--- START OF Material supplied ---

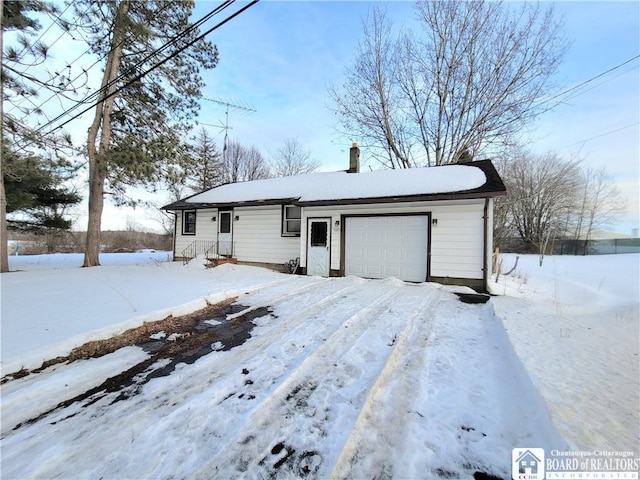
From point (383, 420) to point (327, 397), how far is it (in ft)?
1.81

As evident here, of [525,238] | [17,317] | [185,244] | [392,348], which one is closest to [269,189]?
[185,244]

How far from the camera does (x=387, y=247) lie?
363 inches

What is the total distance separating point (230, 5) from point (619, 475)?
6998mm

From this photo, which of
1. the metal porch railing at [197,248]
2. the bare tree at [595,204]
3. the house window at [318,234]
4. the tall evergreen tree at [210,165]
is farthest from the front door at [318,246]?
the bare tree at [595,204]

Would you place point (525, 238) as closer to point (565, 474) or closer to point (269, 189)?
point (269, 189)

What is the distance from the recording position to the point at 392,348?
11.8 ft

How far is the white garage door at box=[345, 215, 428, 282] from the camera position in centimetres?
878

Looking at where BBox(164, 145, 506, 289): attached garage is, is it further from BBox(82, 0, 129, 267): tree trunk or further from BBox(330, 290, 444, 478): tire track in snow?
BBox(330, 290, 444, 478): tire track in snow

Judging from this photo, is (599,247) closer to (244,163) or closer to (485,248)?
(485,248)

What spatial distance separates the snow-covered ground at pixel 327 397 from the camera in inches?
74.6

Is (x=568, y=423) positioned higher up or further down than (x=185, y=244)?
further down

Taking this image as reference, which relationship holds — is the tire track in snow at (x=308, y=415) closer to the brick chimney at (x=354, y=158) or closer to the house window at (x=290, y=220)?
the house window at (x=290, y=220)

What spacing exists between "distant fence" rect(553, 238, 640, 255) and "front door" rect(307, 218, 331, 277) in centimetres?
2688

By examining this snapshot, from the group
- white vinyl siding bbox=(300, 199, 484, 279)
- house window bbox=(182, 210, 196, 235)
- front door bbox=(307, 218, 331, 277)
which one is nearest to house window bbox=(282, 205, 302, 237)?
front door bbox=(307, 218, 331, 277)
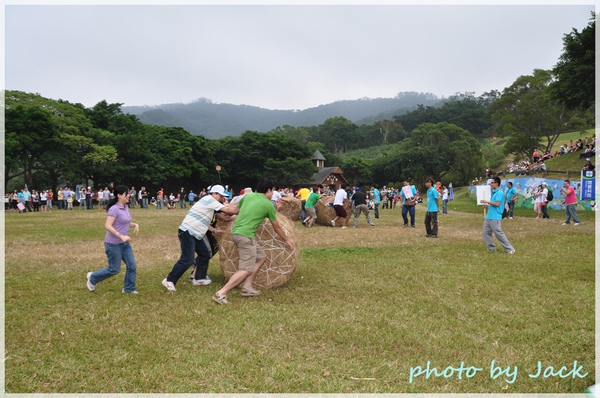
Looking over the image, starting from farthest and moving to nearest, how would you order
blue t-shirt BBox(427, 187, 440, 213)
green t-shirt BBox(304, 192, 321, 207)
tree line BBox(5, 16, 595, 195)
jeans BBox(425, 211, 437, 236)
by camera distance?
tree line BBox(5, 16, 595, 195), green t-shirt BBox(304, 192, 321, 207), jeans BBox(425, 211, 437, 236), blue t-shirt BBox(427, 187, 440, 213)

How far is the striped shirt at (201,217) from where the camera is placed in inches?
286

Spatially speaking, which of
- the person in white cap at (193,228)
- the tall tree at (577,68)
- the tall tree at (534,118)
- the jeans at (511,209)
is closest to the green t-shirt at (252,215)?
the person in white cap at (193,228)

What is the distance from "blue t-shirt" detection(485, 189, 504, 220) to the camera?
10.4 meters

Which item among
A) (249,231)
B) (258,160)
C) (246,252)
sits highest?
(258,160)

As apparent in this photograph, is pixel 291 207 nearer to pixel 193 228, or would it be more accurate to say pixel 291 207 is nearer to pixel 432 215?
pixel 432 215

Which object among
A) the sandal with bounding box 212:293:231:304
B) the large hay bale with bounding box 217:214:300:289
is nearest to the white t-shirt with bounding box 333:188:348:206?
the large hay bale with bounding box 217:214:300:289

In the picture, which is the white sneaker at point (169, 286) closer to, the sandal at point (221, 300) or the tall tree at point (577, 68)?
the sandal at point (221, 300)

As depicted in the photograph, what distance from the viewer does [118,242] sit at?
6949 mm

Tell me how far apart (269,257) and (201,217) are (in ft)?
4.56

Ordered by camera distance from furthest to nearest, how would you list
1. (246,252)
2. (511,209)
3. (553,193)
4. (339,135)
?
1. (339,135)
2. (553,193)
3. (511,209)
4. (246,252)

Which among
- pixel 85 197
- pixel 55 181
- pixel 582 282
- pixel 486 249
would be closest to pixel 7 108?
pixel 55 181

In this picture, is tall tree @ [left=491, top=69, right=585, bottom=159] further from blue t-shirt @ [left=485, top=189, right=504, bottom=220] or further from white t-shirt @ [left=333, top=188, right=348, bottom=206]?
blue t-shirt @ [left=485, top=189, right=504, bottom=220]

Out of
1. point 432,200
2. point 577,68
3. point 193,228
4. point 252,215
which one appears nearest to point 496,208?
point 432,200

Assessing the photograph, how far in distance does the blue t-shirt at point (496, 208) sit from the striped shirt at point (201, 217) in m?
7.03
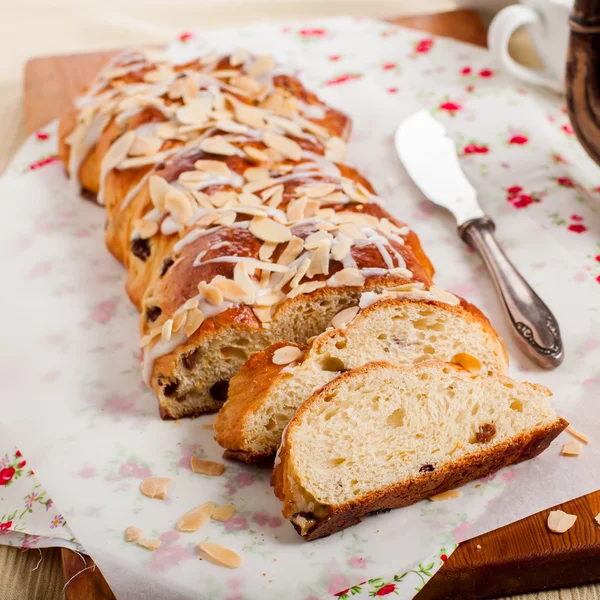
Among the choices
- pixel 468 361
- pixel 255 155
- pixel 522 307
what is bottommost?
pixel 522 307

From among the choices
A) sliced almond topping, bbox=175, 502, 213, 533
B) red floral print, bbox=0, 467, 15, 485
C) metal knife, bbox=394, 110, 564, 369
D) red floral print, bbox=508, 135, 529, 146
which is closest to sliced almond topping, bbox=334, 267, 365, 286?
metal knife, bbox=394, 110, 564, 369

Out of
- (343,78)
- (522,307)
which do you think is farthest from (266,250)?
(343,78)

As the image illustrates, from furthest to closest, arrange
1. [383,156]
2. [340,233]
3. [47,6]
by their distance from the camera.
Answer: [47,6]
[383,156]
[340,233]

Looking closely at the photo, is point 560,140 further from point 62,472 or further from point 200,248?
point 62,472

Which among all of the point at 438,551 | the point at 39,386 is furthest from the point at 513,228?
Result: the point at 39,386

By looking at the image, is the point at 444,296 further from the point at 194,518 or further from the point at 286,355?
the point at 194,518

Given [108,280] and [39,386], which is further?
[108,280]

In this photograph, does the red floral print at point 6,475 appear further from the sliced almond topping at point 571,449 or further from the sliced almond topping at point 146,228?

--- END OF Material supplied ---

• Stated goal:
Drop the images and repeat the data exactly.

• Final result:
From point (383, 420) to point (327, 397), how far is it (in ft)?
1.81

As evident here, of [525,238] | [17,317] | [185,244] | [392,348], which one is closest to [269,189]?
[185,244]

How far from the camera does (x=387, y=247) lie?
363 inches

What is the total distance separating point (230, 5) from point (619, 475)?
6998mm

From this photo, which of
1. the metal porch railing at [197,248]
2. the bare tree at [595,204]
3. the house window at [318,234]
4. the tall evergreen tree at [210,165]
is farthest from the front door at [318,246]?
the bare tree at [595,204]

Would you place point (525, 238) as closer to point (565, 474) or closer to point (269, 189)?
point (269, 189)

What is the distance from the recording position to the point at 392,348?
11.8 ft

How far is the white garage door at box=[345, 215, 428, 282] from the camera position in centimetres?
878

Looking at where BBox(164, 145, 506, 289): attached garage is, is it further from BBox(82, 0, 129, 267): tree trunk or further from BBox(330, 290, 444, 478): tire track in snow?
BBox(330, 290, 444, 478): tire track in snow

Judging from this photo, is (599,247) closer to (244,163) or closer to (485,248)?
(485,248)

What spatial distance separates the snow-covered ground at pixel 327 397 from the camera in inches?
74.6

Is (x=568, y=423) positioned higher up or further down than (x=185, y=244)?
further down

Taking this image as reference, which relationship holds — is the tire track in snow at (x=308, y=415) closer to the brick chimney at (x=354, y=158) or closer to the house window at (x=290, y=220)?
the house window at (x=290, y=220)

What spacing exists between "distant fence" rect(553, 238, 640, 255) and "front door" rect(307, 218, 331, 277) in centimetres?
2688

By examining this snapshot, from the group
- white vinyl siding bbox=(300, 199, 484, 279)
- house window bbox=(182, 210, 196, 235)
- front door bbox=(307, 218, 331, 277)
which one is nearest to house window bbox=(282, 205, 302, 237)?
front door bbox=(307, 218, 331, 277)
Looking over the image, starting from farthest and moving to nearest, how would you order
blue t-shirt BBox(427, 187, 440, 213)
green t-shirt BBox(304, 192, 321, 207)
tree line BBox(5, 16, 595, 195)
jeans BBox(425, 211, 437, 236)
by camera distance?
tree line BBox(5, 16, 595, 195), green t-shirt BBox(304, 192, 321, 207), jeans BBox(425, 211, 437, 236), blue t-shirt BBox(427, 187, 440, 213)

How far is the striped shirt at (201,217) from where the camera is placed in inches?
286

Spatially speaking, which of
- the person in white cap at (193,228)
- the tall tree at (577,68)
- the tall tree at (534,118)
- the jeans at (511,209)
is closest to the green t-shirt at (252,215)?
the person in white cap at (193,228)

What is the distance from "blue t-shirt" detection(485, 189, 504, 220) to the camera?
10.4 meters

Which item among
A) (249,231)
B) (258,160)
C) (246,252)
sits highest?
(258,160)

As apparent in this photograph, is pixel 291 207 nearer to pixel 193 228, or would it be more accurate to say pixel 291 207 is nearer to pixel 432 215?
pixel 432 215

Which object among
A) the sandal with bounding box 212:293:231:304
B) the large hay bale with bounding box 217:214:300:289
is nearest to the white t-shirt with bounding box 333:188:348:206?
the large hay bale with bounding box 217:214:300:289

In the picture, which is the white sneaker at point (169, 286) closer to, the sandal at point (221, 300) or the tall tree at point (577, 68)?
the sandal at point (221, 300)

As depicted in the photograph, what distance from the viewer does [118,242] sit at?
6949 mm

Tell me how far apart (269,257) and (201,217) are (in ft)?
4.56

Ordered by camera distance from furthest to nearest, how would you list
1. (246,252)
2. (511,209)
3. (553,193)
4. (339,135)
?
1. (339,135)
2. (553,193)
3. (511,209)
4. (246,252)

Which among
- pixel 85 197
- pixel 55 181
- pixel 582 282
- pixel 486 249
would be closest to pixel 7 108?
pixel 55 181

In this picture, is tall tree @ [left=491, top=69, right=585, bottom=159] further from blue t-shirt @ [left=485, top=189, right=504, bottom=220] or further from white t-shirt @ [left=333, top=188, right=348, bottom=206]?
blue t-shirt @ [left=485, top=189, right=504, bottom=220]

Out of
1. point 432,200
2. point 577,68
3. point 193,228
4. point 252,215
which one appears nearest to point 496,208?
point 432,200

Assessing the photograph, how far in distance does the blue t-shirt at point (496, 208) sit from the striped shirt at point (201, 217) in m?
7.03
Among the choices
- pixel 468 361
- pixel 255 155
- pixel 522 307
what is bottommost?
pixel 522 307

From among the choices
A) sliced almond topping, bbox=175, 502, 213, 533
B) red floral print, bbox=0, 467, 15, 485
C) metal knife, bbox=394, 110, 564, 369
D) red floral print, bbox=508, 135, 529, 146
which is closest to sliced almond topping, bbox=334, 267, 365, 286?
metal knife, bbox=394, 110, 564, 369

Out of
- (343,78)
- (522,307)
which do you think is farthest from (266,250)?
(343,78)

As the image illustrates, from furthest to closest, arrange
1. [383,156]
2. [340,233]
3. [47,6]
by their distance from the camera.
Answer: [47,6]
[383,156]
[340,233]

Looking closely at the photo, is point 560,140 further from point 62,472 or further from point 200,248?
point 62,472

Which among all of the point at 438,551 | the point at 39,386 is furthest from the point at 513,228?
Result: the point at 39,386

By looking at the image, is the point at 444,296 further from the point at 194,518 or further from the point at 286,355?
the point at 194,518

Given [108,280] and [39,386], which is further?
[108,280]

In this photograph, does the red floral print at point 6,475 appear further from the sliced almond topping at point 571,449 or further from the sliced almond topping at point 146,228?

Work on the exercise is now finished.